本文抜粋 |
• • •
東京滞在記

7月4日から7月6日まで諸用で東京に行っていた。

遠出なんていつ以来だろう。それも今回の交通手段は高校の修学旅行くらいでしか利用したことのない飛行機だ。
根っからのインドア派(「引きこもり」のお洒落な言い換え)な私の胸は、出発前からざわつき、ご飯も喉を通らない。これが恋かしら。
ひたすらに忘れ物がないか気にかけながら、家を出る。
利用しなれた大阪駅までの電車も、いつもと違う緊張感に満ちているように思えた。きっとあの時の私は『はじめてのおつかい』に登場する子どもたちと同じような顔をしていたに違いない。私が天真爛漫な少年少女ではなく、何の愛嬌もないいい歳こいた野郎なのがただただつらい。

大阪駅で今回お世話になる人たちにお土産を買う。もっとよいチョイスがあったのではないかと疑心暗鬼。
• • •
取り出した項目 |
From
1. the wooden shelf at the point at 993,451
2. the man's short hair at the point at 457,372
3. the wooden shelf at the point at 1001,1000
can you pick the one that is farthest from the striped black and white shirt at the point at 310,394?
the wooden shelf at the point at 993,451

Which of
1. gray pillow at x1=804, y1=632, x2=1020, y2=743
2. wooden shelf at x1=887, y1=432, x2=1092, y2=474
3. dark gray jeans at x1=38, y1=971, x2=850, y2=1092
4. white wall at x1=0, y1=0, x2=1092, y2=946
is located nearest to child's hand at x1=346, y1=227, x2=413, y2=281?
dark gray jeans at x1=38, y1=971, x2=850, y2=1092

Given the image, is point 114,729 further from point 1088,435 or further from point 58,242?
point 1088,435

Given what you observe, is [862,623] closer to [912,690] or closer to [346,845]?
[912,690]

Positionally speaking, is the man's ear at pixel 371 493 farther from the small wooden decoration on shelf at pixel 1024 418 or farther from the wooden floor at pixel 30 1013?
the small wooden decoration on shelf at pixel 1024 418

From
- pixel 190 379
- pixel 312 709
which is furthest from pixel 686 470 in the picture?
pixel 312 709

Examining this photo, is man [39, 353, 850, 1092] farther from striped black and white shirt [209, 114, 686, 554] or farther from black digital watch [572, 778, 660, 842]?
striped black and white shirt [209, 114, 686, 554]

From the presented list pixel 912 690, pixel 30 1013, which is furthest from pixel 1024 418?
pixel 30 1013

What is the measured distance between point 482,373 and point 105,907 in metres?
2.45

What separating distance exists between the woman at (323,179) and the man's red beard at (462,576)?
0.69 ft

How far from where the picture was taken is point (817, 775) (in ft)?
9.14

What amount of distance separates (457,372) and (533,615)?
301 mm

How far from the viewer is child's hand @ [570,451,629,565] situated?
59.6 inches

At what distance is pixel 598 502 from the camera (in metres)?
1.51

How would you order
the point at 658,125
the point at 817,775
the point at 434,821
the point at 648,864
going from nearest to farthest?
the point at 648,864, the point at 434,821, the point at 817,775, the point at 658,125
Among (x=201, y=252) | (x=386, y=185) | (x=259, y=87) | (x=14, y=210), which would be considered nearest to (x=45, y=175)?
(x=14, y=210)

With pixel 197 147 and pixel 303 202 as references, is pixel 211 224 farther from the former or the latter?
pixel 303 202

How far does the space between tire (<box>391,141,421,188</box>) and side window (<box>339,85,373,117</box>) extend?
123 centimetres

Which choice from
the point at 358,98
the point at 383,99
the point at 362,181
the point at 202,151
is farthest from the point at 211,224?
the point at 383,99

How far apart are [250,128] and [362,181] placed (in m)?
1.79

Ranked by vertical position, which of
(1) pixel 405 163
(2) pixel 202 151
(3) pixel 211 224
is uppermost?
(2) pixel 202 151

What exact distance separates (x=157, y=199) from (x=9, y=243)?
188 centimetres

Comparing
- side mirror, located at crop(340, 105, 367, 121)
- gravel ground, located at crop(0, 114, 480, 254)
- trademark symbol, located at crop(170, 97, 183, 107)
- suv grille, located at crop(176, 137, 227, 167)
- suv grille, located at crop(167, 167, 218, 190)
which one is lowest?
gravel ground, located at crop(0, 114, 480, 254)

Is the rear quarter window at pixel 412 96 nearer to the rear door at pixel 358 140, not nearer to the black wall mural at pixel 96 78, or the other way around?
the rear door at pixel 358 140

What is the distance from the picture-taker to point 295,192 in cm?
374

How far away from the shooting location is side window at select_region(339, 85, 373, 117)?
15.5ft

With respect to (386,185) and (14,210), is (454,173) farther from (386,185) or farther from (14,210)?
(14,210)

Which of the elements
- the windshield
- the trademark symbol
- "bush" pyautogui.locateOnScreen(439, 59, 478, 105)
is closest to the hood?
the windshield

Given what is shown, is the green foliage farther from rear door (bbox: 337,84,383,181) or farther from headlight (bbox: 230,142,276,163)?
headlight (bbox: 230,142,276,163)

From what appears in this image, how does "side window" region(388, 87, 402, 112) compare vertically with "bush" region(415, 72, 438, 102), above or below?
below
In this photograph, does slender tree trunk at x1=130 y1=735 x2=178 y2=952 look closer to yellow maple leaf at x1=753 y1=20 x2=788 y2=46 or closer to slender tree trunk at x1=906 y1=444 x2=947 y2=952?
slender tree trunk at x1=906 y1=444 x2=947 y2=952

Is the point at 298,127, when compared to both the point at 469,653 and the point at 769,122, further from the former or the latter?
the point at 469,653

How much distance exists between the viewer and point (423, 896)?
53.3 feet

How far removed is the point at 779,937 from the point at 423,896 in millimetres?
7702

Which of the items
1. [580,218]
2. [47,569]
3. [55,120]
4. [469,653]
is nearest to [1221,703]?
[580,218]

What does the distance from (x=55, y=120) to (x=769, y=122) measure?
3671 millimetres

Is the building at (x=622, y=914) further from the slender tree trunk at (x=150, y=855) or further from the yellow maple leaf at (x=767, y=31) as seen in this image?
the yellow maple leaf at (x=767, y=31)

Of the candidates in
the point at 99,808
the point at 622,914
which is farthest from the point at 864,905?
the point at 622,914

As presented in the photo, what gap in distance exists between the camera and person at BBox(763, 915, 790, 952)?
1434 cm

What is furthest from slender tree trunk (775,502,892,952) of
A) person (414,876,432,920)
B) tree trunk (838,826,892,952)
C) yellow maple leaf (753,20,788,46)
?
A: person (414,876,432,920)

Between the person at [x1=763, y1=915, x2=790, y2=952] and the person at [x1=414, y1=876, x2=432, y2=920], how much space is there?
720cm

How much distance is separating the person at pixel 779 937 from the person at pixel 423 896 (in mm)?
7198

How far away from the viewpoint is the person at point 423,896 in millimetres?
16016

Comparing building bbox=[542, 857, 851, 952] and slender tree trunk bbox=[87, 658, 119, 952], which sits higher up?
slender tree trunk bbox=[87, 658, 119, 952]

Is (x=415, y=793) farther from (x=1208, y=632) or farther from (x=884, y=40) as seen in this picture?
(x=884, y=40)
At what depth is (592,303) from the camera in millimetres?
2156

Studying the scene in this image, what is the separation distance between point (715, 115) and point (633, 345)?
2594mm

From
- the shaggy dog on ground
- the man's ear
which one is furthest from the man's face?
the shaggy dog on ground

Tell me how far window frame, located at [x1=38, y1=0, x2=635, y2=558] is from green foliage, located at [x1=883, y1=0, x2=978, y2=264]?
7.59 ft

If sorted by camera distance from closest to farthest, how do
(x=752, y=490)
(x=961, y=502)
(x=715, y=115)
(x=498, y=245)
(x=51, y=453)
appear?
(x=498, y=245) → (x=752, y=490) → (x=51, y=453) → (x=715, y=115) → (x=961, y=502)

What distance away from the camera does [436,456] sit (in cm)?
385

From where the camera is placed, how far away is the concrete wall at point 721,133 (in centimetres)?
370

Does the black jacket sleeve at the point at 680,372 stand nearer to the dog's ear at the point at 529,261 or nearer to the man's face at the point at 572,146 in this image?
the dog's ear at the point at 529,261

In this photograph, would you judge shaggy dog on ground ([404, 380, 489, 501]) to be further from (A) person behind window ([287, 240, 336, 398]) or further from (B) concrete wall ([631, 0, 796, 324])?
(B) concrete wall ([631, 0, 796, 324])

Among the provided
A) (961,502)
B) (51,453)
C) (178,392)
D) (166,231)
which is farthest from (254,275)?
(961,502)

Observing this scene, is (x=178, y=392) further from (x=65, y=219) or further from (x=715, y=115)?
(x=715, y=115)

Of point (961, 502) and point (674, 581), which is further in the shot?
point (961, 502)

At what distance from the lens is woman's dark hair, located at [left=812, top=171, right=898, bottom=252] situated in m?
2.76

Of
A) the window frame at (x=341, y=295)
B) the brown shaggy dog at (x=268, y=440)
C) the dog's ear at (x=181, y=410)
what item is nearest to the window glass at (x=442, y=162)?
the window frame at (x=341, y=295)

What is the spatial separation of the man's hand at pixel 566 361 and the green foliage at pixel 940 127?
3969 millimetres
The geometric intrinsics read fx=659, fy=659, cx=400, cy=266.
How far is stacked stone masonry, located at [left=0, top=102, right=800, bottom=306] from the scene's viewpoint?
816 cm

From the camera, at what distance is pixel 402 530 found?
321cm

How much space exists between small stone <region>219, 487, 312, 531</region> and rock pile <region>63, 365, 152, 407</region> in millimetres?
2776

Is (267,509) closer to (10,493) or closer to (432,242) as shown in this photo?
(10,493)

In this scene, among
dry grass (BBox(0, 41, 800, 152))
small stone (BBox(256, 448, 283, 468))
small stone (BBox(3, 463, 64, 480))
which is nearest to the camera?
• • •
練習問題 |
1. 東京滞在記の「7月4日から7月6日まで諸用で東京に行っていた。」から「ったのではないかと疑心暗鬼。」までを、一字一句そのまま書き写してください。
2. 東京滞在記で、筆者は大阪駅で何を買いましたか。
3. 東京滞在記の続きを、最後の文のあとから書いてください。
ここにある項目は、東京滞在記とは関係がありません。

解答 |
1.
7月4日から7月6日まで諸用で東京に行っていた。

遠出なんていつ以来だろう。それも今回の交通手段は高校の修学旅行くらいでしか利用したことのない飛行機だ。
根っからのインドア派(「引きこもり」のお洒落な言い換え)な私の胸は、出発前からざわつき、ご飯も喉を通らない。これが恋かしら。
ひたすらに忘れ物がないか気にかけながら、家を出る。
利用しなれた大阪駅までの電車も、いつもと違う緊張感に満ちているように思えた。きっとあの時の私は『はじめてのおつかい』に登場する子どもたちと同じような顔をしていたに違いない。私が天真爛漫な少年少女ではなく、何の愛嬌もないいい歳こいた野郎なのがただただつらい。

大阪駅で今回お世話になる人たちにお土産を買う。もっとよいチョイスがあったのではないかと疑心暗鬼。

2. 今回お世話になる人たちへのお土産です。

3.
新今宮で南海電車に乗り換え、多少の余裕をもって関西国際空港へ到着。
空港内を散策していたら、気づけば搭乗時間直前になっており、時間ギリギリに搭乗口へ。

飛行機に乗り込むと、私の隣にはおそらくはハーフの幼い女の子と、その母親らしき女性の2人が席についた。どうやら海外にいる父親に会いに行くらしかった。
久々の飛行機にヒートアップし、母親の制止を振り切り、目についたあらゆるものにいたずらを仕掛ける彼女。独り言のように響きつづける母親の声。
「危ないから、それおろさないでって、機長さんが」「それも閉めたらだめ」「CAのお姉さんに窓から放り出されるよ」
ただ、それも飛行機が飛び立ちしばらくすると飽きたのか、機内で食べるつもりのホットドッグの話や、彼女によって「うんち先生」や「おしり先生」といった、においたつようなあだ名を与えられた先生たち(いったい何者なのか)の話を、大きな声で愉しそうに母親に語っていた。

その時、突然響き渡る客室乗務員さんたちの悲鳴。「お客様!!!」「お座りください!!!」「お客様、お座りください!!!」
騒然とする機内、混乱する私。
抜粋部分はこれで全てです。